In The King and I, Anna sings, “by your pupils you’ll be taught.”  There is so much to learn from their young, fresh outlook on life.

Jillian once, when she was very small and I complimented her on a great hint for some kitchen chore, “I don’t know it all, but I know some things.”  These days, she’s my go-to person on technology questions.

My alderman’s daughter, at a neighborhood picnic, laughed at the adults’ discussion of exercise.  “I don’t exercise,” she explained.  “I PLAY” . . . and she ran over to the swings.  Healthy attitudes . . .

 Joy once encouraged me, “Run, Aunt Mary.  It’s FUN!”

photo of my mom with Joy . . .  >Mom and Joy (3)033

They have so much to teach us, even as they are learning new things every day.

 There comes the day when spelling won’t work as secret code . . . “Shall we stop for i-c-e-” ICE CREAM!!!!!   “Want to go to the z-o-o?” YES!! ZOO!!!

The lessons of childhood continue to mold the adult.  I loved when my high school students would pick up on the Reading Rainbow song and join in, “Take a look, it’s in a book . . .”

I used to give students extra credit for finding errors in published sources and then correcting them, and they found plenty.

I also gave credit when they showed me a new perspective on something, even sometimes on things I had read fifty times.

After a really serious vandalism incident at our high school, a student made me feel a little ashamed of my own punitive thoughts when she said, “If they had parents as good as mine, they’d never have done anything like this. — Empathy, understanding . . .

 . . . and then there was a student I didn’t even know, who when he heard me complaining that a mandatory inservice would take up half the weekend, “Half a weekend is better than none.”  Perspective.

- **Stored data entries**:
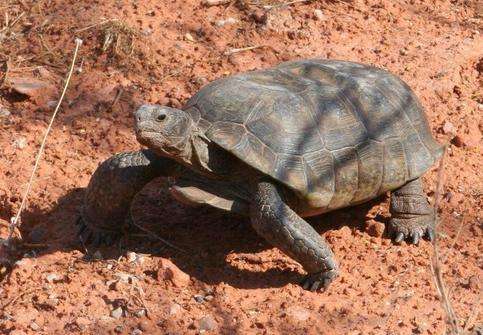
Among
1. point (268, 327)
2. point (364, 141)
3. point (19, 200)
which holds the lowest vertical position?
point (19, 200)

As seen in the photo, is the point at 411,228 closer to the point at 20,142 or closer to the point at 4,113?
the point at 20,142

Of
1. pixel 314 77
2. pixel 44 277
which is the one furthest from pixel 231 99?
pixel 44 277

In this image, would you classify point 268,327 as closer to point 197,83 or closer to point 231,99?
point 231,99

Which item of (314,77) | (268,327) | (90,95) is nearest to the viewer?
(268,327)

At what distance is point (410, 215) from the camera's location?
Answer: 5574 millimetres

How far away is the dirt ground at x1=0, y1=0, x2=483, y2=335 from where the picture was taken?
15.6ft

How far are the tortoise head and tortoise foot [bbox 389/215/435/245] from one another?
1.55m

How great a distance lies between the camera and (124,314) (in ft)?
15.4

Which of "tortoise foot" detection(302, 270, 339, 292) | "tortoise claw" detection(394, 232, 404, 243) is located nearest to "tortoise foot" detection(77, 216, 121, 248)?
"tortoise foot" detection(302, 270, 339, 292)

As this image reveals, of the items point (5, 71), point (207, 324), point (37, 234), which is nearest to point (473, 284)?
point (207, 324)

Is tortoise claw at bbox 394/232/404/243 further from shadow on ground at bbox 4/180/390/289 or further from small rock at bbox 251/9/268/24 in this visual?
small rock at bbox 251/9/268/24

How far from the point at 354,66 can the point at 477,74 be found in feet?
6.23

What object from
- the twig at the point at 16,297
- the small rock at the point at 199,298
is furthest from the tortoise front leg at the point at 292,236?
the twig at the point at 16,297

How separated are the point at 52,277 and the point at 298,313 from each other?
1.47m
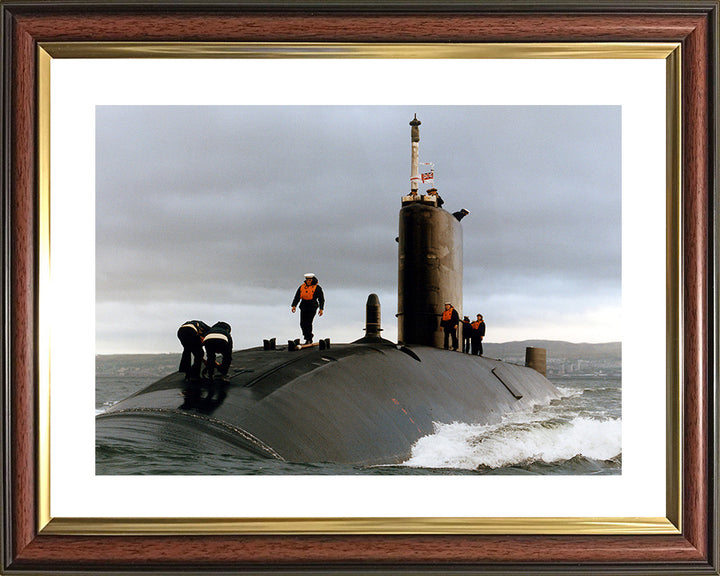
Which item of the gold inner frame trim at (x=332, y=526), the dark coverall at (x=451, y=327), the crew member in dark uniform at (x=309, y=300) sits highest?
the crew member in dark uniform at (x=309, y=300)

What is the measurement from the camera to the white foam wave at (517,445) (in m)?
3.09

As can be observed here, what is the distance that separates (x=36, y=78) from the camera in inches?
107

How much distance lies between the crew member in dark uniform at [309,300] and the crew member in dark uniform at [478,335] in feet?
5.72

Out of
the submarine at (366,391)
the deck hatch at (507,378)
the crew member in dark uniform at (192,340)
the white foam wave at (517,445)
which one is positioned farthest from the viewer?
the deck hatch at (507,378)

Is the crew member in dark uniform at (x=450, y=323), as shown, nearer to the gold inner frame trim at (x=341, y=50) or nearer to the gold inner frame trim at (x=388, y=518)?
the gold inner frame trim at (x=388, y=518)

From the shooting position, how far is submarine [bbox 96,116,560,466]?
3258 millimetres

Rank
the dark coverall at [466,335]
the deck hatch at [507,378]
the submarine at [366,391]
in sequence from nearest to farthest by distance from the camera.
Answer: the submarine at [366,391]
the dark coverall at [466,335]
the deck hatch at [507,378]

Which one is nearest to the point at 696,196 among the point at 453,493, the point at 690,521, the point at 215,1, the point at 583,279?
the point at 583,279

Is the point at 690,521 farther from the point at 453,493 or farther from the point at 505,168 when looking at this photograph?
the point at 505,168

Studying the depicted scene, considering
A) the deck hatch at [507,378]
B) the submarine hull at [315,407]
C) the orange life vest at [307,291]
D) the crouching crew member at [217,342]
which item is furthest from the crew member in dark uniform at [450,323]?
the crouching crew member at [217,342]

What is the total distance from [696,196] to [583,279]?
3.46 ft

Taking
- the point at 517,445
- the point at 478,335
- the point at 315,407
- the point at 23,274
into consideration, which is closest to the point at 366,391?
the point at 315,407

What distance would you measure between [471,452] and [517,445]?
408 mm

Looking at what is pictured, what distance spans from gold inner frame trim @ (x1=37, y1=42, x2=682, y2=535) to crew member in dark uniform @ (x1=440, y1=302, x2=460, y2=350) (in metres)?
3.42
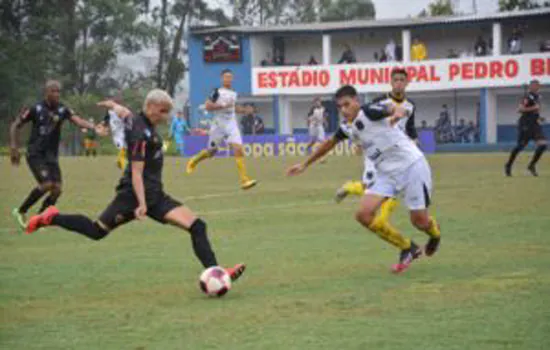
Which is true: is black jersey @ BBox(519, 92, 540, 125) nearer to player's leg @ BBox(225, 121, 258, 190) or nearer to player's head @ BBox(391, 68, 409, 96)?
player's leg @ BBox(225, 121, 258, 190)

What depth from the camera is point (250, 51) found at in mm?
58219

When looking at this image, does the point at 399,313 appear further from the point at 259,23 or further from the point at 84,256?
the point at 259,23

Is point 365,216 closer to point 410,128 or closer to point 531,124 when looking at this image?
point 410,128

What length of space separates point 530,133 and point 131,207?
15.7 meters

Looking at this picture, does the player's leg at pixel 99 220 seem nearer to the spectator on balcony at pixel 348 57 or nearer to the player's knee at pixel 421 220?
the player's knee at pixel 421 220

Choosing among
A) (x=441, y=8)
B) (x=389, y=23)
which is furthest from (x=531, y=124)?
(x=441, y=8)

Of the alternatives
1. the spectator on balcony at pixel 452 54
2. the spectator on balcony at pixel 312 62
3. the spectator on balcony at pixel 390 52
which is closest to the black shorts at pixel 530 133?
the spectator on balcony at pixel 452 54

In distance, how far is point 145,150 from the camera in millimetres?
9625

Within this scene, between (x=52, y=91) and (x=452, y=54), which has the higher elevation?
(x=452, y=54)

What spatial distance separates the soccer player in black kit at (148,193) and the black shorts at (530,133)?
1536cm

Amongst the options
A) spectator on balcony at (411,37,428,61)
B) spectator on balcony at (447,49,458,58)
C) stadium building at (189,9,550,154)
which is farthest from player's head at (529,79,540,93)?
spectator on balcony at (447,49,458,58)

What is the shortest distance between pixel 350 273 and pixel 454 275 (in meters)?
0.97

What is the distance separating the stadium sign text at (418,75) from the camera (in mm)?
50562

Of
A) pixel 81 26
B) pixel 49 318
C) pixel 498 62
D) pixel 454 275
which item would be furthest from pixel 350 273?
pixel 81 26
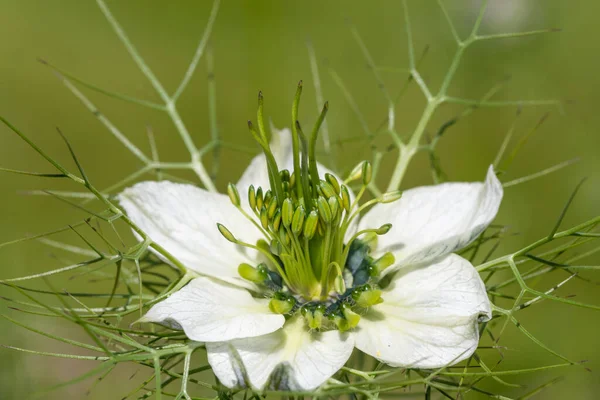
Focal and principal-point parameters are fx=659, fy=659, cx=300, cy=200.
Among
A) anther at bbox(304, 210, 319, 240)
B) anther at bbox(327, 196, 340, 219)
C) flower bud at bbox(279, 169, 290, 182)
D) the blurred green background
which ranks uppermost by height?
flower bud at bbox(279, 169, 290, 182)

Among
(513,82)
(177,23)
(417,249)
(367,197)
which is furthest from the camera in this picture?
(177,23)

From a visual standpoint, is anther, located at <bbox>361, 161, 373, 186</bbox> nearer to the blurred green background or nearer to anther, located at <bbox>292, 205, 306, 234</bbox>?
anther, located at <bbox>292, 205, 306, 234</bbox>

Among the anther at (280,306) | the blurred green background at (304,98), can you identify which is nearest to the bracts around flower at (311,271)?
the anther at (280,306)

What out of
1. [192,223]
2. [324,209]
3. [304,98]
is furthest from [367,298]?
[304,98]

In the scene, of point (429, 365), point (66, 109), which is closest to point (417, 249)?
point (429, 365)

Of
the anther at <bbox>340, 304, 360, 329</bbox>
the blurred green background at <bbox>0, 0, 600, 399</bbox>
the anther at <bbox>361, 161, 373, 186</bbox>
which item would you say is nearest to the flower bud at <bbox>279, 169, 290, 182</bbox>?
the anther at <bbox>361, 161, 373, 186</bbox>

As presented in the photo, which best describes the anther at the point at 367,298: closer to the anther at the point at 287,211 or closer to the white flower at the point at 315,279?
the white flower at the point at 315,279

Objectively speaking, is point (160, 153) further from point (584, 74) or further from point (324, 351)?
point (324, 351)

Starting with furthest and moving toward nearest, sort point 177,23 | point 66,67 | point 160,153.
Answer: point 177,23 < point 66,67 < point 160,153
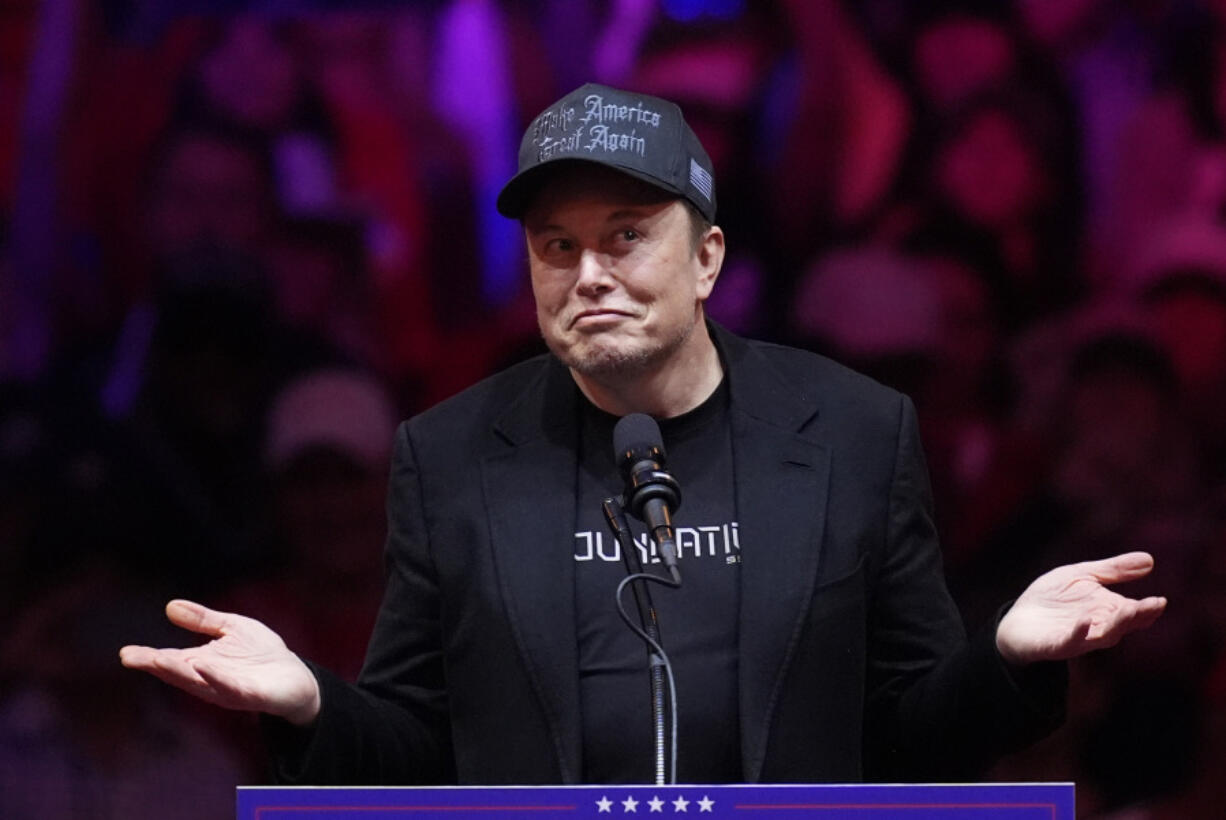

- **Work task 1**:
In the passage about learning from children, what did the alderman's daughter say she does instead of exercising?
- **Work task 2**:
Write the next part of the passage about learning from children, following on from its final sentence.

- **Final answer 1**:
She said she plays.

- **Final answer 2**:
While I do have the bumper sticker “Don’t Let the Truth Get in the Way of a Good Story,” I believe in using the teachable moments in fiction and sharing good values in my stories.

Mr. Fox is a story full of important lessons on courage and caution, and it helped my sophomores understand Pushkin’s “The Bridegroom.”  I first told the story when my Dan Keding CD stopped playing right in the middle and my students insisted I finish it.  Then, darling scholars, when I got a new CD and a new player and played it again for them, they sweetly told me they liked mine better . . .

My ESOL students ably critiqued my telling of La Llorona one year.

Dan’s “Two Warriors” story ends with “You can’t hate a man once you know his story.”  Often when we know what’s going on in a person’s life, we are much more able to help.  I often said of difficult students, once I knew their background, that I might have acted out even more if it had been I.

A teaching colleague whose wife got a raise was a bit surprised when I remarked on how well he was dealing with her earning much more than he was.  I was glad to see that vestige of the ’70s mentality gone, and perhaps it was never an issue for intelligent and reasonable men.  He then polled his students, who all agreed that more money in a family is good, no matter who brings it in.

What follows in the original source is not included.